[Stored items]
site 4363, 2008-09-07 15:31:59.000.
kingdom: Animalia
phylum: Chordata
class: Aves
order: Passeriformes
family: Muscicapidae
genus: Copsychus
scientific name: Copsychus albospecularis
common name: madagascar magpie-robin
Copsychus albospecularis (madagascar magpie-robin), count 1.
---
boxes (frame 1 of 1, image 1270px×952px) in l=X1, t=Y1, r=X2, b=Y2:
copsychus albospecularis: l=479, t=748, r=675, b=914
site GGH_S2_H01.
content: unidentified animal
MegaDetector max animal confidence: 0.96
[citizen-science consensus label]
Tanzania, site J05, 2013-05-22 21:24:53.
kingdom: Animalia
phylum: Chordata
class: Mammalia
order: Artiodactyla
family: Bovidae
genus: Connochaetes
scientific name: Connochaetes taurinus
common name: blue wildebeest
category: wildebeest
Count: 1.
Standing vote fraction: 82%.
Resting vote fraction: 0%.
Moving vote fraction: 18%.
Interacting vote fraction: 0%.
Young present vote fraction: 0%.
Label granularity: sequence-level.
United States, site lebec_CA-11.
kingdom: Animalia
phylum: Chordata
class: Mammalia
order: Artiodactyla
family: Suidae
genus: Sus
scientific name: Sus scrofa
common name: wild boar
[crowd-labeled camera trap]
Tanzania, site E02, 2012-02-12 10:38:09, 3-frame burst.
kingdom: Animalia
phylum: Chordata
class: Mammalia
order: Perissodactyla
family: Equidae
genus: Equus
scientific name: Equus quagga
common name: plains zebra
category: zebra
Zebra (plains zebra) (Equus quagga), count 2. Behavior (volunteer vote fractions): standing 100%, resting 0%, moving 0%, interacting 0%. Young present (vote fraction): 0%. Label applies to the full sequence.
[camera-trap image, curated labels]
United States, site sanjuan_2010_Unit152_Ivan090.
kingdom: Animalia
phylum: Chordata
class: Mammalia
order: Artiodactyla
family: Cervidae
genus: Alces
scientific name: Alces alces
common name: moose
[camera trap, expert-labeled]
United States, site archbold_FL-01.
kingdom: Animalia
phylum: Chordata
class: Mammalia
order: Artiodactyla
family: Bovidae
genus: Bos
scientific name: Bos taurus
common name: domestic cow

◆ What is required ◆
Look through the records above and please copy every line in which the string "family" occurs.

◆ Exercise answer ◆
family: Muscicapidae
family: Bovidae
family: Suidae
family: Equidae
family: Cervidae
family: Bovidae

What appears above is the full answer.